Yeah, it hurts when my mom uses “she” for me, years after I’ve asked her not to. Some douchebag I don’t like misgenders me? Not my problem.
It makes me think, though, how hard it felt to enforce my preferred language in the days when not many people in my life were using it, even after I’d told them. I have a huge amount of respect for trans folks who are able to interrupt others with the proper name or pronoun when the wrong one’s used, who remind friends over and over again when they mess up, who don’t just give up after a certain point.
Because honestly, that’s what I did, in a lot of situations. I tried to correct people in the moment, as soon as I heard a mistake, but often I’d find it so jarring or frustrating that my body would freeze up for a second, and the moment would be lost. And when some friends continued to use the wrong language for me after a few rounds of corrections, I just…gave up on correcting them. I wasn’t very confident in those days and assumed that a general failure to respect my request meant I just wasn’t passing well enough and I should stop expecting anything until I did.
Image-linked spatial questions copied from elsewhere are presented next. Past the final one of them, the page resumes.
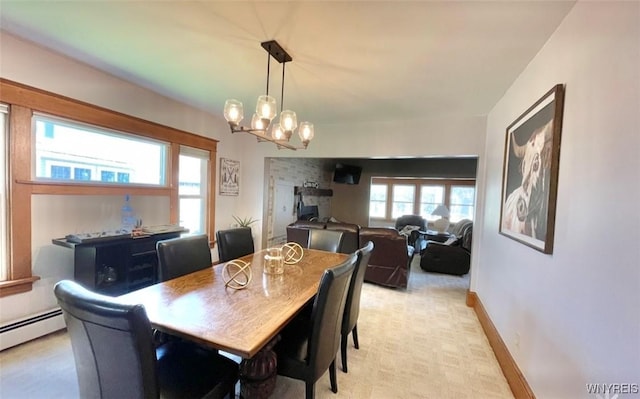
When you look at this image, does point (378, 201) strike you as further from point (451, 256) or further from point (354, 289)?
point (354, 289)

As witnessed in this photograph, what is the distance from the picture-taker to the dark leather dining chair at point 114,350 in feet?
3.07

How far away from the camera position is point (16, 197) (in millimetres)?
2148

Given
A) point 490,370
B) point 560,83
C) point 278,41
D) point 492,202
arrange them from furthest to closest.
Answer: point 492,202 → point 490,370 → point 278,41 → point 560,83

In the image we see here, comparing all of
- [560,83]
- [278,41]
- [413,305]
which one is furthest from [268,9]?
[413,305]

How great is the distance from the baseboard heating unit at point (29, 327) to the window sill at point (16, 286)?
9.1 inches

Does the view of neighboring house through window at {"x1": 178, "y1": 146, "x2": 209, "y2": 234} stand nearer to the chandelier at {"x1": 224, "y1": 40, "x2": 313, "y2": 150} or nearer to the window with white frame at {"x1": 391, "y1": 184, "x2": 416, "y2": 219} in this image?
the chandelier at {"x1": 224, "y1": 40, "x2": 313, "y2": 150}

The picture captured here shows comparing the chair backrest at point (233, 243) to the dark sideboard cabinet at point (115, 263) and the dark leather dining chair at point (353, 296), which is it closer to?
the dark sideboard cabinet at point (115, 263)

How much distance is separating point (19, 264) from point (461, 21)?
364cm

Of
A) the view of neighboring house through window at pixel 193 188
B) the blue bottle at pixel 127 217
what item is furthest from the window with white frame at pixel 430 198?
the blue bottle at pixel 127 217

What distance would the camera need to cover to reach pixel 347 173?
25.3 ft

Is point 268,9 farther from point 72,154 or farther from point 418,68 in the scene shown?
point 72,154

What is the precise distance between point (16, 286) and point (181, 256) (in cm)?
138

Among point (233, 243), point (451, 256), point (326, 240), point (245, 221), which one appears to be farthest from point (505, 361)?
point (245, 221)

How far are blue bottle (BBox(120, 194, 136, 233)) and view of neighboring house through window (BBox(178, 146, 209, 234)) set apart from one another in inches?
27.1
And yes, I fucking hate hate hate the term “passing” now, but it was The Big Goal for a while. Even though I wasn’t sure I actually was a man, I at least wanted to be read as not-a-woman, and most people really only consider two options so if I wanted to avoid being seen as one thing I had to go with the other. I didn’t know any other way to get friends, co-workers, and customers to use language I was comfortable with other than convincing them, somehow, that I deserved it. And the more people messed up around me, the less I was sure I deserved it.
It’s a luxury, now, to hear someone deliberately being rude to me and be able to shrug it off. Some of that comes from being more confident, some of it’s a lack of regard for this particular person’s opinions, and a lot of it is the fact that it is a rare occurrence at this point. When it happened several times a day for years, it was much harder to deal with.
This is why I get angry when people talk about how hard it is to adjust to a different name or pronoun set for a loved one. Sometimes it might be a challenge, sure! But like any other tough thing, you practice it if it’s important to you and it’ll become easier fairly quickly. It took me a while to get the hang of not using gendered pronouns at all for my partner; before I really got on the singular-they train I often arranged sentences to avoid pronouns altogether, which is an interesting challenge that resulted in some very stilted-sounding sentences. But I did practice, because it was important to someone I cared about, and now it’s not even something I have to think about when I’m talking.
There are people who will wave off mistakes and say they don’t care, and maybe they don’t! But I did that too and was lying every time. I just didn’t feel confident enough to admit how hurt I was. Even an honest slip of the tongue was painful, but mistakes coming from people who clearly weren’t making an effort were like a slap in the face.
This week’s incident was more of an annoying poke than a slap, thankfully.